» Supplied text
* Begin *

Date:   Wed, 8 Mar 2023 17:14:59 +0000
From:   Matthias Kaehlcke <mka@chromium.org>
To:     Doug Anderson <dianders@chromium.org>
Cc:     Saravana Kannan <saravanak@google.com>,
        Jonathan Corbet <corbet@lwn.net>,
        Greg Kroah-Hartman <gregkh@linuxfoundation.org>,
        "Rafael J. Wysocki" <rafael@kernel.org>,
        Abel Vesa <abel.vesa@linaro.org>,
        Bjorn Andersson <andersson@kernel.org>,
        Dmitry Baryshkov <dmitry.baryshkov@linaro.org>,
        kernel-team@android.com, linux-kernel@vger.kernel.org,
        linux-doc@vger.kernel.org
Subject: Re: [PATCH v1 1/2] driver core: Add fw_devlink.sync_state command
 line param
Message-ID: <ZAjCk1w3YLRHzNnu@google.com>
References: <20230224070506.4157738-1-saravanak@google.com>
 <20230224070506.4157738-2-saravanak@google.com>
 <CAD=FV=XQnLpD1P8sRBcizTMjCQyHTjaiNvjcPdgyZc5JCzvOtw@mail.gmail.com>
 <CAGETcx9aRPEU3pW4Dtn_pp5c7dKd7ZhyyKWF6XnfLp+aCxo=OA@mail.gmail.com>
 <CAD=FV=W=EJ1LCDeKzHJ_X+nEtoqf8OzO1sqKFKOay5gSbUPjpQ@mail.gmail.com>
MIME-Version: 1.0
Content-Type: text/plain; charset=utf-8
Content-Disposition: inline
Content-Transfer-Encoding: 8bit
In-Reply-To: <CAD=FV=W=EJ1LCDeKzHJ_X+nEtoqf8OzO1sqKFKOay5gSbUPjpQ@mail.gmail.com>
Precedence: bulk

On Wed, Mar 08, 2023 at 07:39:03AM -0800, Doug Anderson wrote:
> Hi,
> 
> On Fri, Mar 3, 2023 at 4:53 PM Saravana Kannan <saravanak@google.com> wrote:
> >
> > > IMO better would be to say something like when sync_state=strict that
> > > you'll just leave resources in a high power state
> >
> > But this statement is not true either. Just because a device driver
> > has a sync_state() doesn't mean the device was left in a powered on
> > state by the bootloader.

* End *

» Objective 1
Who sent the email?
The email above has no connection to the entries that follow it.

» Source material
* Begin *

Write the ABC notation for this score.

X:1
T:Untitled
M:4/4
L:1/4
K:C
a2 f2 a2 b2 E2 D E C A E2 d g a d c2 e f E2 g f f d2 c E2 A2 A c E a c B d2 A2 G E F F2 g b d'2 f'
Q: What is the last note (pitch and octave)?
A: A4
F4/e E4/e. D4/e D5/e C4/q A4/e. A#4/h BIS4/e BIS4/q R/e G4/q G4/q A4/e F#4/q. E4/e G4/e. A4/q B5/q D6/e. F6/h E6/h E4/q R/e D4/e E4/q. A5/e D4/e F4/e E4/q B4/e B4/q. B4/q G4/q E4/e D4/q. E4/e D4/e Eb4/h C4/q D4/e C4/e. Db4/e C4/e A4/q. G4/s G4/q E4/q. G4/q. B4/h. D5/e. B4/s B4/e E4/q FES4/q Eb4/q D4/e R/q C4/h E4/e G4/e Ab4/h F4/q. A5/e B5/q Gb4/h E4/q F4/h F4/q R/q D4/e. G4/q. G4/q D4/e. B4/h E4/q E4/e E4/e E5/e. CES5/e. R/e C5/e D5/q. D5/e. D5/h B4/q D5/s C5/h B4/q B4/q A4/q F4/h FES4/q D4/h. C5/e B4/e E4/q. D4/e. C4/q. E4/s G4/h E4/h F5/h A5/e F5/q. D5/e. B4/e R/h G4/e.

* End *
* Begin *

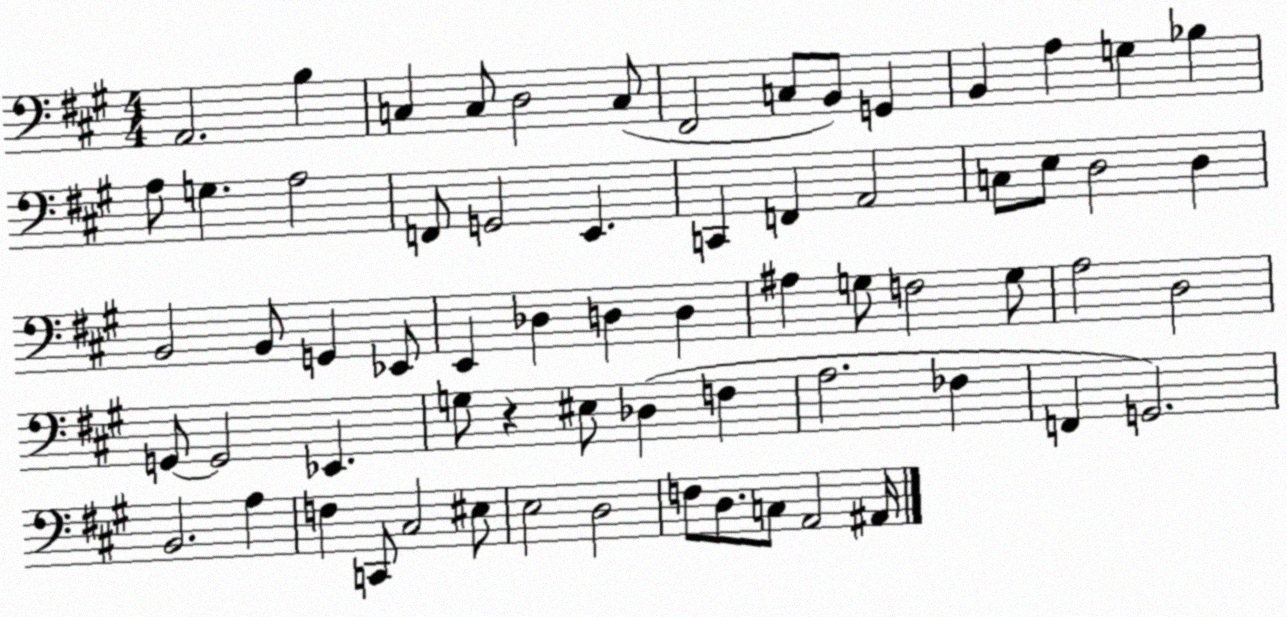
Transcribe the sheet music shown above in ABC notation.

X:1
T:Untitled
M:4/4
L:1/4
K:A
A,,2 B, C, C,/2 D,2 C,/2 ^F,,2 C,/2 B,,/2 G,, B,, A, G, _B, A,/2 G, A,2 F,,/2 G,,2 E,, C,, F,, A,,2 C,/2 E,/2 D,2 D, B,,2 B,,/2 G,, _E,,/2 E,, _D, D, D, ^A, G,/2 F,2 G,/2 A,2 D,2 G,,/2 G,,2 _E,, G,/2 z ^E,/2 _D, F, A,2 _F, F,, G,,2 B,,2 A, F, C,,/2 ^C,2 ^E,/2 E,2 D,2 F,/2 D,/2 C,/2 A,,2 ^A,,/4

* End *
* Begin *

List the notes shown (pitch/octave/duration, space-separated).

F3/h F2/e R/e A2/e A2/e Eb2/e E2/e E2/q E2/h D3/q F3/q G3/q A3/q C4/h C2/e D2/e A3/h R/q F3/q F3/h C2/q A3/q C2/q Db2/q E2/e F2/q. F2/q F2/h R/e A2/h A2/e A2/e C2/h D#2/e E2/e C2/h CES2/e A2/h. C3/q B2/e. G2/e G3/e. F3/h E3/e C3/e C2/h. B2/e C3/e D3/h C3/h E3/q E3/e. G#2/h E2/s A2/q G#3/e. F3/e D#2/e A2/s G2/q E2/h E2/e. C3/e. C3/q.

* End *

» Objective 2
Copy out the entries from the line containing "Transcribe the sheet" through the line containing "A,,2 B, C, C,/2", with both of those lines included.

» Final answer 1
Matthias Kaehlcke

» Final answer 2
Transcribe the sheet music shown above in ABC notation.

X:1
T:Untitled
M:4/4
L:1/4
K:A
A,,2 B, C, C,/2 D,2 C,/2 ^F,,2 C,/2 B,,/2 G,, B,, A, G, _B, A,/2 G, A,2 F,,/2 G,,2 E,, C,, F,, A,,2 C,/2 E,/2 D,2 D, B,,2 B,,/2 G,, _E,,/2 E,, _D, D, D, ^A, G,/2 F,2 G,/2 A,2 D,2 G,,/2 G,,2 _E,, G,/2 z ^E,/2 _D, F, A,2 _F, F,, G,,2 B,,2 A, F, C,,/2 ^C,2 ^E,/2 E,2 D,2 F,/2 D,/2 C,/2 A,,2 ^A,,/4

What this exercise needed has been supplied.